▶ Travail à faire:
**A)** Traduisez en anglais, s'il vous plaît, cette phrase du texte sur le Togo : « Le 6 juin dernier, Faure Gnassingbé a passé un sale anniversaire. »
**B)** Dans le texte sur le Togo, reprenez le passage commençant par « Le 6 juin dernier, Faure » et s'achevant par « peur depuis 2005. », en y modifiant « sale anniversaire » en « triste anniversaire ».

▶ Texte fourni:
• • • •
Le 6 juin dernier, Faure Gnassingbé a passé un sale anniversaire. Pour ses 59 ans, une partie des Togolais sont descendus dans la rue pour réclamer le départ de celui qui gouverne leur pays dans le sang et la peur depuis 2005.

“Nous sommes actuellement en direction de la présidence du Togo, où il y a justement des manifestations pour revenir sur la réforme. Cette détention à Lomé devait être une manifestation pacifique de jeunes militants, mais elle a dégénéré en affrontements avec les forces de l’ordre près du carrefour GTA. Des gaz lacrymogènes, des arrestations : l’air est devenu irrespirable à proximité du bâtiment de la présidence. Les manifestants venus réclamer des réformes politiques, la libération du rappeur Amron et le départ du régime ont vite été encerclés par des forces de sécurité en tenue anti-émeute. Des barrages, des routes bloquées et une atmosphère de plus en plus électrique.”
• • • •
▶ Lignes du jeu de données:
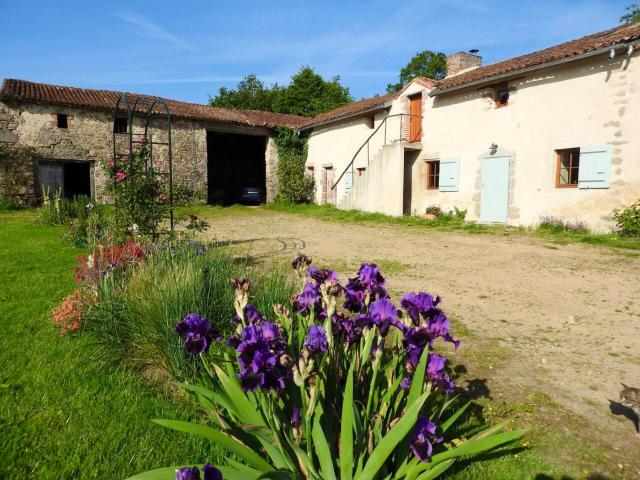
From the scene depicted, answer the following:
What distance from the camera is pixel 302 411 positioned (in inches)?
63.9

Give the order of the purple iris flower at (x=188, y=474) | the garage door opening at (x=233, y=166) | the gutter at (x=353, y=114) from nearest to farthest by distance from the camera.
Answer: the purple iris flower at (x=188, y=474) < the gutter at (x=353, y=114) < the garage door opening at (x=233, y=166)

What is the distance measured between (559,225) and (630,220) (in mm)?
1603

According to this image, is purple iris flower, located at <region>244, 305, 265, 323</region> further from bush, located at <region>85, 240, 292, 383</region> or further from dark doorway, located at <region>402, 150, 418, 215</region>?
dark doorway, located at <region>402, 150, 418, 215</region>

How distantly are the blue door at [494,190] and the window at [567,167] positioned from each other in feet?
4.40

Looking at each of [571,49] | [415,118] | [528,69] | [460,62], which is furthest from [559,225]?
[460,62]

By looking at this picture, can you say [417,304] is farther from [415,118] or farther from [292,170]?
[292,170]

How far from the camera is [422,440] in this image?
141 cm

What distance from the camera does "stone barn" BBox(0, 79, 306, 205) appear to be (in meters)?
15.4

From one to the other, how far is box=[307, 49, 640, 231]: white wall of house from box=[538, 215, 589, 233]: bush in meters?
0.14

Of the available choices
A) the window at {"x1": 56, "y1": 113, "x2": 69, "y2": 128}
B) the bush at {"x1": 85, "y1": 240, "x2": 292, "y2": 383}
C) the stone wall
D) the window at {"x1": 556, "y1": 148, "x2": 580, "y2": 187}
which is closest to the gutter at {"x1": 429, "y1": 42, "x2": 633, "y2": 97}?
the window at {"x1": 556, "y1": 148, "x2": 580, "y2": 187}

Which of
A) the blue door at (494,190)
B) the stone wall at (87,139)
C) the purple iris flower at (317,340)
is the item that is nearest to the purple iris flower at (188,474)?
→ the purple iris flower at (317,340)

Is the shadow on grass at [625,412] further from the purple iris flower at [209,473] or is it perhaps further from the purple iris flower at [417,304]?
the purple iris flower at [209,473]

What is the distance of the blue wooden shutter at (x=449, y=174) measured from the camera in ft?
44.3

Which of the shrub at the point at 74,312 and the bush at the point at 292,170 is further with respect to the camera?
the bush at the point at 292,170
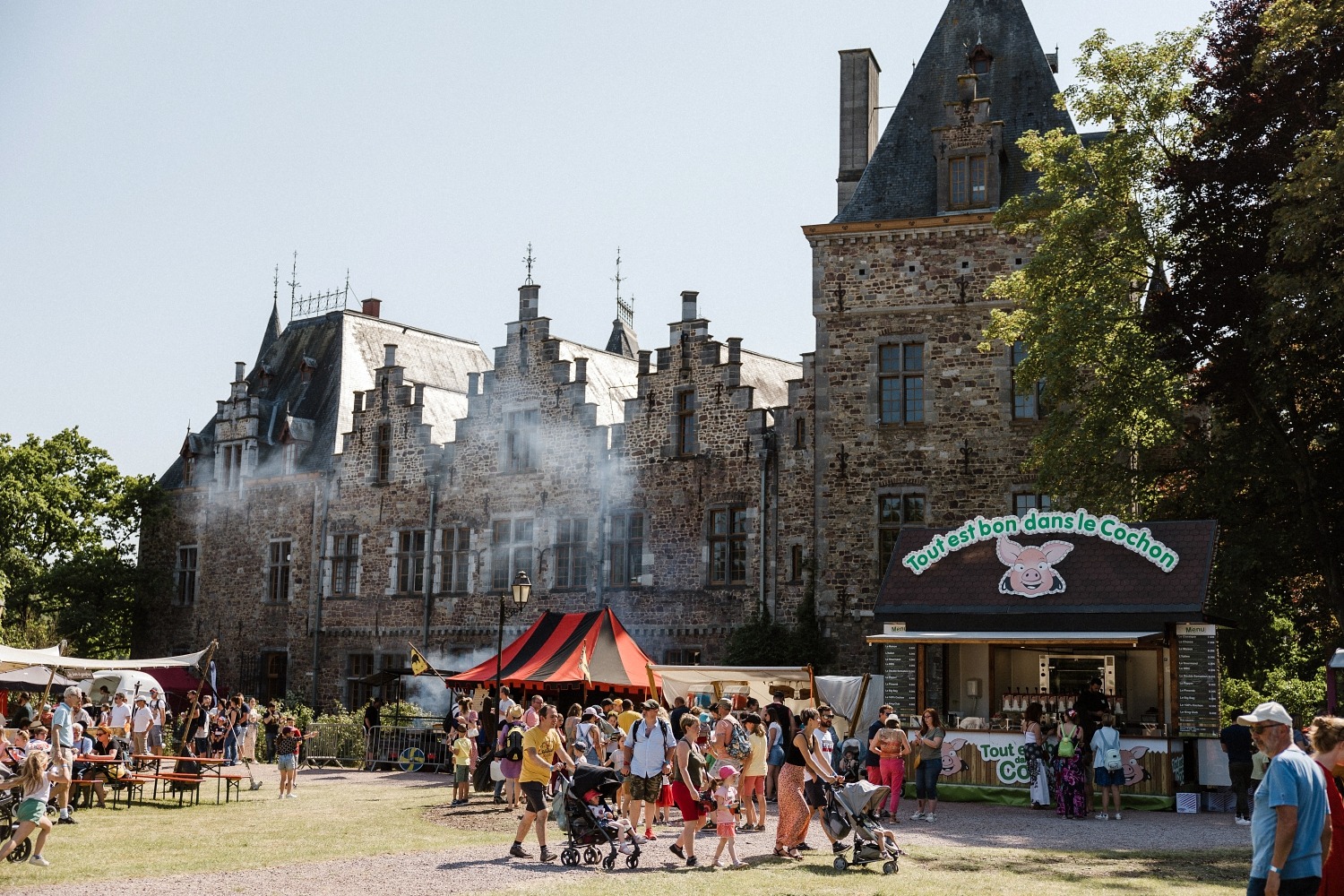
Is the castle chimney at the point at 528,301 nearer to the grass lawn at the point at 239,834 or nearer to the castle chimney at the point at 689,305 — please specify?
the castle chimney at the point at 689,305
• • • •
▶ Corrigé de l'exercice:
**A)** Last June 6, Faure Gnassingbé had a rotten birthday.

**B)**
Le 6 juin dernier, Faure Gnassingbé a passé un triste anniversaire. Pour ses 59 ans, une partie des Togolais sont descendus dans la rue pour réclamer le départ de celui qui gouverne leur pays dans le sang et la peur depuis 2005.